步骤 5：处理 role 顺序（第 278-290 行）

typescript 复制代码

const sliced = groups.slice(dropCount).flat()

if (sliced[0]?.type === 'assistant') {
  return [
    createUserMessage({ content: PTL_RETRY_MARKER, isMeta: true }),
    ...sliced,
  ]
}
return sliced

API 约束 ：messages 数组的第一条必须是 role: 'user'。

为什么会出现 assistant 开头 ：groupMessagesByApiRound 的 group 0 通常包含 preamble（user role），后面的 group 都以 assistant 开头。

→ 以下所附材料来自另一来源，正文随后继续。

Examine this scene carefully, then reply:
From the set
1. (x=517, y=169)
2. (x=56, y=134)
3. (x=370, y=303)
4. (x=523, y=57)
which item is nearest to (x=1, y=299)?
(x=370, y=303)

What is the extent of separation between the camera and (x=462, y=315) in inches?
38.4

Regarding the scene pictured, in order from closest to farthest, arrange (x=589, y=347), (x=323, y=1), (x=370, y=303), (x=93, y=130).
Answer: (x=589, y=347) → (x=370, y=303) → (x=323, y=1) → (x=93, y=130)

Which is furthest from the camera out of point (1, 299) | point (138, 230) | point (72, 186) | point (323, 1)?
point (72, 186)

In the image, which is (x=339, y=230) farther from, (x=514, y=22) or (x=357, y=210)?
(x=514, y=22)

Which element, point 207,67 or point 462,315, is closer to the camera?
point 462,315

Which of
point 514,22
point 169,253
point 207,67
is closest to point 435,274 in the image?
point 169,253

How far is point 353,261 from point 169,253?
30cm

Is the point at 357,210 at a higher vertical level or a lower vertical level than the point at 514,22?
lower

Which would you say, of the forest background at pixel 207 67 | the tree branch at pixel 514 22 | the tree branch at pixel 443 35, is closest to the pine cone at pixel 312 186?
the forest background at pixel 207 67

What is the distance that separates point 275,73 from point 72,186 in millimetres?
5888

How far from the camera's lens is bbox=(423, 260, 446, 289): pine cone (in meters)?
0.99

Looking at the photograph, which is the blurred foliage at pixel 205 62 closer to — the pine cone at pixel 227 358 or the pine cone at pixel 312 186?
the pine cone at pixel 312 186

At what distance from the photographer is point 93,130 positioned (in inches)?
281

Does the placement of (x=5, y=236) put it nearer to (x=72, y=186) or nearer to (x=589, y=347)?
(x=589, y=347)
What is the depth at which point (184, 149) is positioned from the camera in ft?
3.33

如果丢弃了 group 0，剩余的第一条就是 assistant。

解决方案 ：插入一条合成 user 消息（带 isMeta: true 标记，内容为 PTL_RETRY_MARKER），满足 API 要求。

5. 完整的调用上下文

调用位置

compactConversation 函数中有两处相同的调用模式：

typescript 复制代码

// compact.ts:~467（proactive compact 路径）
if (isPromptTooLongMessage(summaryResponse)) {
  const truncated = truncateHeadForPTLRetry(messagesToSummarize, summaryResponse)
  if (truncated) {
    messagesToSummarize = truncated
    continue  // 重试
  }
}

// compact.ts:~877（manual compact 路径）
if (isPromptTooLongMessage(summaryResponse)) {
  const truncated = truncateHeadForPTLRetry(apiMessages, summaryResponse)
  if (truncated) {
    apiMessages = truncated
    continue  // 重试
  }
}

重试循环

scss 复制代码

compactConversation()
  │
  └─ LLM 总结请求
       │
       ├─ 成功 → 使用摘要
       │
       └─ 413 PTL → truncateHeadForPTLRetry()
            │
            ├─ 返回 Message[] → 重试请求
            │
            └─ 返回 null → 无法继续
                 └─ 返回 ERROR_MESSAGE_PROMPT_TOO_LONG

6. 关键常量

常量	值	用途
`PTL_RETRY_MARKER`	`'[earlier conversation truncated for compaction retry]'`	丢弃消息后插入的占位 user 消息
`ERROR_MESSAGE_PROMPT_TOO_LONG`	`'Conversation too long. Press esc twice...'`	无法再丢弃时给用户的错误提示

7. 设计要点

为什么从头部丢而不是尾部？

因为压缩的目的是保留最近的消息（最新的上下文对后续对话最重要），从头部丢弃最旧的消息是最符合直觉的。

reactive compact 从尾部剥离的原因是它用分治法------每次减半发送的消息量------从头部丢适合"扔掉旧历史"的场景，reactive compact 从尾部丢是为了找到"刚好能通过的消息量"，两种策略服务于不同的重试场景。

有损但安全的兜底

注释中明确承认这是 dumb-but-safe 的方案：

有损：丢弃的消息内容永远丢失了，不会出现在总结中
安全：至少保留 1 组，不会完全清空消息

为什么至少丢 20%

20% 是一个保守的比例。如果 LLM 的摘要请求本身都 413 了，丢 1% 大概率还是 413，丢 20% 才有意义。一次丢弃足够多，减少重试次数。